▶ _Исходный текст_
——

LXXVIII. Боккаччио и Чосер, как предшественники возрождения
I. Средние века накануне возрождения
Постепенный рост возрождения
В истории нет скачков; нет резких переходов от одной эпохи к другой; напротив, здесь все развивается с логическою постепенностью: в то время как человечество переживает один фазис своей истории, отмеченный теми или другими особенностями мысли и чувства,—тихо и для перваго взгляда незаметно зреют семена следующаго за ним фазиса и ярким цветом выступают иной раз на поверхности событий. Так было и с тем движением, которое начинает собою новую историю и называется возрождением: его корни уходят глубоко в средние века. Напрасно через все средневековье стали бы мы искать такого момента, когда бы все молились и бичевались; рядом с крайностями аскетизма и мистицизма, естественно, стремится завоевать себе право на существование чувственная сторона человеческой природы, и все громче и громче раздаются голоса в защиту всесторонняго—духовнаго и телеснаго—развития человеческой личности против односторонняго аскетическаго идеала средних веков, приносившего тело в жертву духу.

——

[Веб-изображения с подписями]
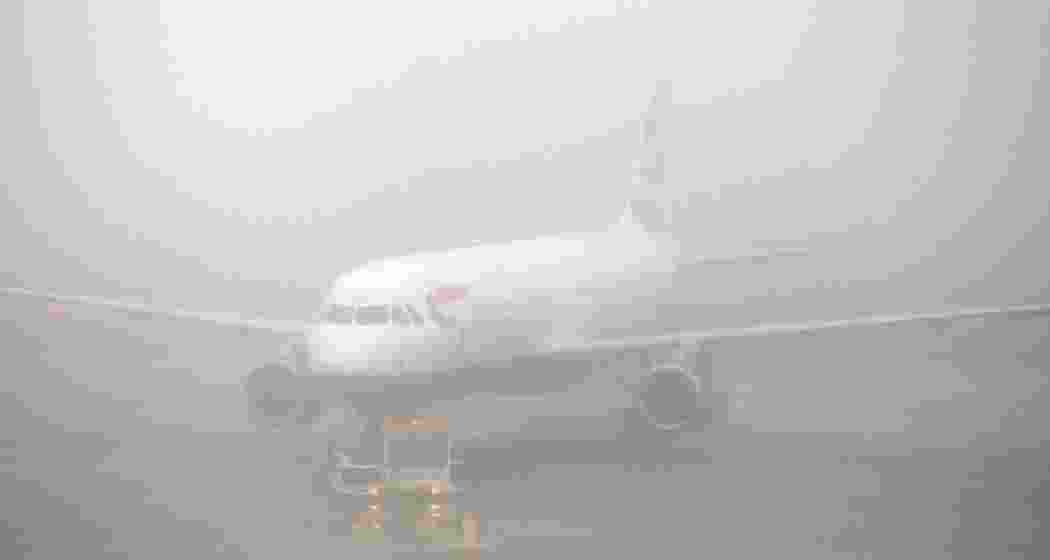 Image for representative use only.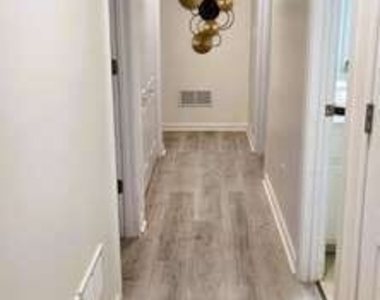 113 Jake Taylor Drive - Photo Thumbnail 24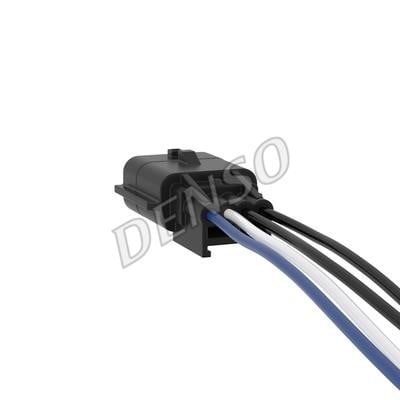 Buy DENSO DOX-0572 at a low price in United Arab Emirates!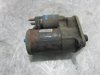 Motor de arranque 8200240487 RENAULT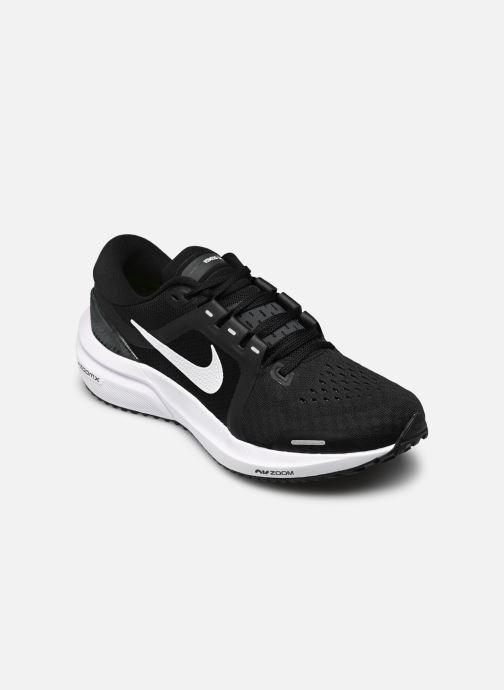Chaussures de sport Wmns Air Zoom Vomero 16 - Nike - Modalova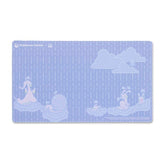 Pokémon Center × OMOCAT: Goodra Playmat
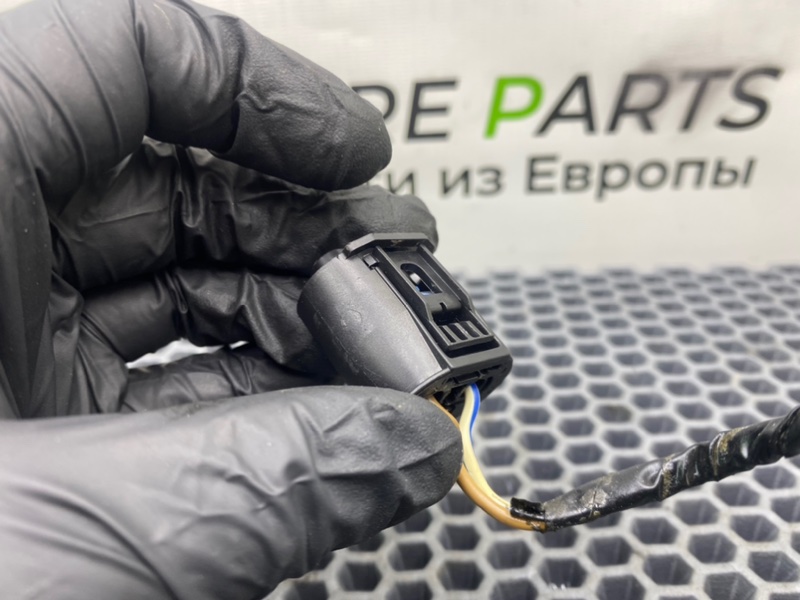 Фишка фары, 1000 рублей, Калининград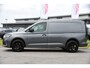 Ford Transit Connect 2.0 EcoBlue L2 Limited Virtual, Camera, Adaptieve Cruise, Carplay, NAVI, 122pk, Automaat, Multimedia, Dodehoek, Uniek!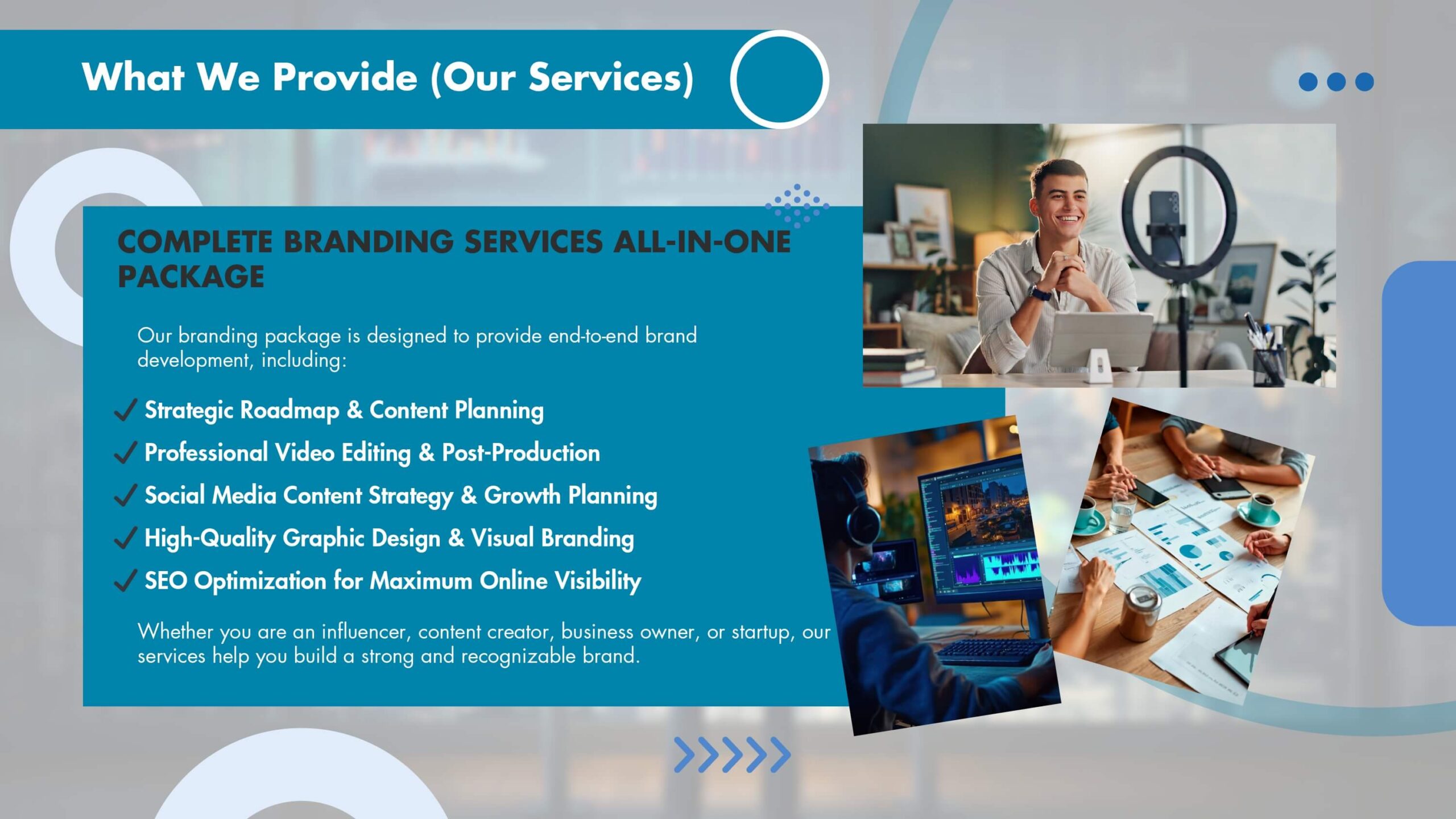 VES BRANDING-3_page-0001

——

▶ _Выполните задания_
a: Согласуются ли с текстом о возрождении следующие утверждения? Для каждого ответьте «да» или «нет» и приведите решающие слова текста в точной цитате.
(i) По мнению автора, в истории бывают резкие переходы от одной эпохи к другой.
(ii) Корни возрождения уходят в средние века.
(iii) Аскетический идеал средних веков приносил тело в жертву духу.
b: Ответьте на вопросы по тексту о возрождении:
(i) Как называется движение, которое начинает собою новую историю?
(ii) Рядом с крайностями чего стремится завоевать себе право на существование чувственная сторона человеческой природы?
(iii) В защиту какого развития человеческой личности раздаются голоса?
c: Продолжите текст о возрождении, начиная сразу после его последнего предложения.

▶ _Ответы по заданиям_
a:
(i) Нет: «В истории нет скачков; нет резких переходов от одной эпохи к другой».
(ii) Да: «его корни уходят глубоко в средние века».
(iii) Да: «односторонняго аскетическаго идеала средних веков, приносившего тело в жертву духу».

b:
(i) Возрождение.
(ii) Аскетизма и мистицизма.
(iii) Всестороннего, то есть духовного и телесного.

c:
Божественная Комедия и Декамерон
Согретые знойным солнцем юга и унаследовавшие от своих предков, древних римлян, классическую трезвость настроения, итальянцы XIV века сообщили особенно резкия формы этой борьбы аскетизма и сенсуализма: здесь рядом с Божественною Комедией Данте (около 1321 года), в которой человек всем существом своим прилепляется к средними векам, мы находим Декамерон Боккаччио (около 1348 года), в котором самыя заветныя стремления средних веков подвергаются безпощадному осмеянию; два произведения, совершенно противоположныя по своему содержанию, являются, следовательно, почти одновременно; это обстоятельство было бы совсем непонятно для нас, если бы история не показывала, что процесс, подготовивший Бокаччио, столь же продолжителен, как и процесс, подготовивший Данте.
Оформившись в Италии, эти новыя отразившияся в Декамероне веяния распространяются по Европе, сливаются с родственными элементами там, где их встречают, и, под воздействием иной среды, до известной степени преображаются. Так, в Англии того же XIV-го века, под сильным давлением со стороны Боккаччио, сложилась личность перваго великаго поэта этой страны, Чосера, который тоже, подобно Боккаччио, является предшественником новаго времени,—каждый в своем роде.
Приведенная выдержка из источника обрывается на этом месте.